__PROBLEM REQUIREMENTS__. Give back, unchanged, each line from the one containing "How widely separated" through the last line of the entries below.

________________________

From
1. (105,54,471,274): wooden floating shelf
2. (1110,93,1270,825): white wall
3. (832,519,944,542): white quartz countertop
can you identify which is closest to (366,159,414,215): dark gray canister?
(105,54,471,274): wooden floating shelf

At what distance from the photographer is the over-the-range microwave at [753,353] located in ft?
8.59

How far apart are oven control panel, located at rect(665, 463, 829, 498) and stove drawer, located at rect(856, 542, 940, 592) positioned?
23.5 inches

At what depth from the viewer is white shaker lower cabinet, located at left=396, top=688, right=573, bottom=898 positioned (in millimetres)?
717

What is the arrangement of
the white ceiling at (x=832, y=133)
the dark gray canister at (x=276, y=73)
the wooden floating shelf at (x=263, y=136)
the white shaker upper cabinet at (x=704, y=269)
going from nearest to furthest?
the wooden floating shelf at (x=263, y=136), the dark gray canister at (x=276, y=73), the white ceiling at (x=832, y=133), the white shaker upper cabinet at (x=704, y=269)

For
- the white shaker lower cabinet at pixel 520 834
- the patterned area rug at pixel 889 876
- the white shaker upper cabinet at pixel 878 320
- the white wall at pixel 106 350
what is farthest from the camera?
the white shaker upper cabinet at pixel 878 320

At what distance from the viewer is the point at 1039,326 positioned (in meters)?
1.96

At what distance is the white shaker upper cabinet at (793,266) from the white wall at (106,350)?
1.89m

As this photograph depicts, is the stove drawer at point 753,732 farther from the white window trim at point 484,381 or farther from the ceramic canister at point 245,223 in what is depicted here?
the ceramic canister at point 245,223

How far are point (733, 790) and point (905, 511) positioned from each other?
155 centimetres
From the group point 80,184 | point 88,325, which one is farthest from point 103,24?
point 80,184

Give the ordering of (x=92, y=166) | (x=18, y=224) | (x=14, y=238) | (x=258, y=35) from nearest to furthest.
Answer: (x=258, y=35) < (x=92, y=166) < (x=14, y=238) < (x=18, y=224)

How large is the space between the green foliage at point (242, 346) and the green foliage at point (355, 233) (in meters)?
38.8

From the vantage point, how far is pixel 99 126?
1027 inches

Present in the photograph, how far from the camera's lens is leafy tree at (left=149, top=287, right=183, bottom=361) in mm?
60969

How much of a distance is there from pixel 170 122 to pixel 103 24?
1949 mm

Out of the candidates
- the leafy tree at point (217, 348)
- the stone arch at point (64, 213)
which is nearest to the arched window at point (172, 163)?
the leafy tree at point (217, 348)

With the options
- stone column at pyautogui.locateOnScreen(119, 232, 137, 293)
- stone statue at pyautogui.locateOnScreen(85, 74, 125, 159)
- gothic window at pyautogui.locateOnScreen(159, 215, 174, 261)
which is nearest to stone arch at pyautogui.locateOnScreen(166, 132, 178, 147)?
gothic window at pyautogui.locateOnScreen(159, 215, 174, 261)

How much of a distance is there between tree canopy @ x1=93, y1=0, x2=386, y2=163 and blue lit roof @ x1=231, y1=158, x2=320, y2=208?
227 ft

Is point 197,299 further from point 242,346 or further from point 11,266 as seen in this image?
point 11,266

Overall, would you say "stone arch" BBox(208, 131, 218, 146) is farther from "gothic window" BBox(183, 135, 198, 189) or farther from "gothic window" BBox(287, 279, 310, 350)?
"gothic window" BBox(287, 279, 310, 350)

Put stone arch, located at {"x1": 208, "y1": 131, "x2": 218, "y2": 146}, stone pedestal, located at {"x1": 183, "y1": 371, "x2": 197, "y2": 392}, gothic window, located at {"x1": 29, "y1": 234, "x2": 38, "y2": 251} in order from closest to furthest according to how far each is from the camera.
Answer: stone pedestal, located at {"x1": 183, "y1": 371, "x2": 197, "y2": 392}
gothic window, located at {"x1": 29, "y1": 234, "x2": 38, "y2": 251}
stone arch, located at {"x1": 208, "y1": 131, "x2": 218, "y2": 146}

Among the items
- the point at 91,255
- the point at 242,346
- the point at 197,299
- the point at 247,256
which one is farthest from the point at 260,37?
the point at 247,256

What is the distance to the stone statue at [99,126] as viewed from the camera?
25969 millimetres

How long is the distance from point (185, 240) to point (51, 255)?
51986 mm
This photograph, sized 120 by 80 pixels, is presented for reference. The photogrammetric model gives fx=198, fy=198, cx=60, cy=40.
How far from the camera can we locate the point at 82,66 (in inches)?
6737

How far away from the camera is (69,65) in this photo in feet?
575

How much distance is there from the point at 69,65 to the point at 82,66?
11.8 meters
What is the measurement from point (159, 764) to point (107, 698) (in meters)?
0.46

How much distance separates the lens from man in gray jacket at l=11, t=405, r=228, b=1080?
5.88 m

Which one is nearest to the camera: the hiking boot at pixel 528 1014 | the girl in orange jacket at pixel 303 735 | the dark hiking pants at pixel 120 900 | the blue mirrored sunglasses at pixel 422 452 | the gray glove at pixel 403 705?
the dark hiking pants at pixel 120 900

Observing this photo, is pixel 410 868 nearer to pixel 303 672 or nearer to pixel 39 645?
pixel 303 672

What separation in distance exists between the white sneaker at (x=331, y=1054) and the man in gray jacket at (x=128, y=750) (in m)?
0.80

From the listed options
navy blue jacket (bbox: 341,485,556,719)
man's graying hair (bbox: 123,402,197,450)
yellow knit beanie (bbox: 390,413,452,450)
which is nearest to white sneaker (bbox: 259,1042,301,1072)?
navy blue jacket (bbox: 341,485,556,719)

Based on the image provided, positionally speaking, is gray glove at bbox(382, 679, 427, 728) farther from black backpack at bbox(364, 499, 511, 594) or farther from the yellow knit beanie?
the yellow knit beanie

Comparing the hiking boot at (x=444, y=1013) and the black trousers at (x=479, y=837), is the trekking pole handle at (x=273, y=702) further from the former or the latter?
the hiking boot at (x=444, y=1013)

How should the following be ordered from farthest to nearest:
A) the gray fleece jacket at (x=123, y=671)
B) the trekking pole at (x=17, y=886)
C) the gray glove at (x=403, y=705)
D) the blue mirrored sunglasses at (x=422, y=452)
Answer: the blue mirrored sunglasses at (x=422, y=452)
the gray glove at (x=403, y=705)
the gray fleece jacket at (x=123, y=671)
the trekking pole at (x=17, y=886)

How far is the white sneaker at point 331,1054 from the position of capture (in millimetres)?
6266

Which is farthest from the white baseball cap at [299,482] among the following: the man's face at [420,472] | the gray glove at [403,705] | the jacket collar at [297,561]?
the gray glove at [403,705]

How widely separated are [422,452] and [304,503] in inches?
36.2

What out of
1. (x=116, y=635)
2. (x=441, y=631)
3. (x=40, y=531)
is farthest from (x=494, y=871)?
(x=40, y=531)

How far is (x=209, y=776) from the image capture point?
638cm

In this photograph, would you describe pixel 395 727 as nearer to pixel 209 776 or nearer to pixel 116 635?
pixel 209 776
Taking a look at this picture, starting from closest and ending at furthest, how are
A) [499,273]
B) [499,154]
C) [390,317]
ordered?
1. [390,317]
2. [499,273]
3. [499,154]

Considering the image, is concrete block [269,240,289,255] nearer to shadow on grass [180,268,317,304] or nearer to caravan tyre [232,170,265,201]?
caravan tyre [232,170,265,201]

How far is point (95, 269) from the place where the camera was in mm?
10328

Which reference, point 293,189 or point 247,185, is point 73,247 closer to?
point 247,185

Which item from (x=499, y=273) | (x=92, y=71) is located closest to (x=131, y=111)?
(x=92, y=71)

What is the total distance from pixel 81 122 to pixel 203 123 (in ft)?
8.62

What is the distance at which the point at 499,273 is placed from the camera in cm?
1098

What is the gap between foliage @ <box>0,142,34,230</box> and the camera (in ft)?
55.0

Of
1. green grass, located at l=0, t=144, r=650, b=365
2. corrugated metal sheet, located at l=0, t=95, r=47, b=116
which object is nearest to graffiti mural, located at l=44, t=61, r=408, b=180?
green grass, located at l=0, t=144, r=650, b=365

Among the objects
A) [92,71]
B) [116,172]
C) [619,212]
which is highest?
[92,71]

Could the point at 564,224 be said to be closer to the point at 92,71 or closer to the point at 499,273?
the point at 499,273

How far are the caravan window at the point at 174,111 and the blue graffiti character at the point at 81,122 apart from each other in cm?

________________________

__FULL OUTPUT__.
How widely separated are [422,452] and [304,503] in inches?
36.2

What out of
1. (x=116, y=635)
2. (x=441, y=631)
3. (x=40, y=531)
is farthest from (x=494, y=871)?
(x=40, y=531)

How far is (x=209, y=776) from the image capture point?
638cm

In this photograph, would you describe pixel 395 727 as nearer to pixel 209 776 or nearer to pixel 116 635?
pixel 209 776
Taking a look at this picture, starting from closest and ending at furthest, how are
A) [499,273]
B) [499,154]
C) [390,317]
ordered?
1. [390,317]
2. [499,273]
3. [499,154]

Considering the image, is concrete block [269,240,289,255] nearer to shadow on grass [180,268,317,304] or nearer to caravan tyre [232,170,265,201]?
caravan tyre [232,170,265,201]

How far is point (95, 269) from the place where the camera was in mm?
10328

Which reference, point 293,189 or point 247,185, is point 73,247 closer to?
point 247,185

Which item from (x=499, y=273) | (x=92, y=71) is located closest to (x=131, y=111)?
(x=92, y=71)

What is the total distance from pixel 81 122 to pixel 203 123 (in ft)?
8.62

What is the distance at which the point at 499,273 is placed from the camera in cm?
1098

What is the gap between foliage @ <box>0,142,34,230</box> and the camera (in ft)?
55.0

Of
1. green grass, located at l=0, t=144, r=650, b=365
2. corrugated metal sheet, located at l=0, t=95, r=47, b=116
which object is nearest to graffiti mural, located at l=44, t=61, r=408, b=180?
green grass, located at l=0, t=144, r=650, b=365

Among the objects
A) [92,71]
B) [116,172]
C) [619,212]
which is highest?
[92,71]

Could the point at 564,224 be said to be closer to the point at 92,71 or closer to the point at 499,273?
the point at 499,273

How far are the caravan window at the point at 174,111 and the blue graffiti character at the point at 81,122 apart from each other in cm?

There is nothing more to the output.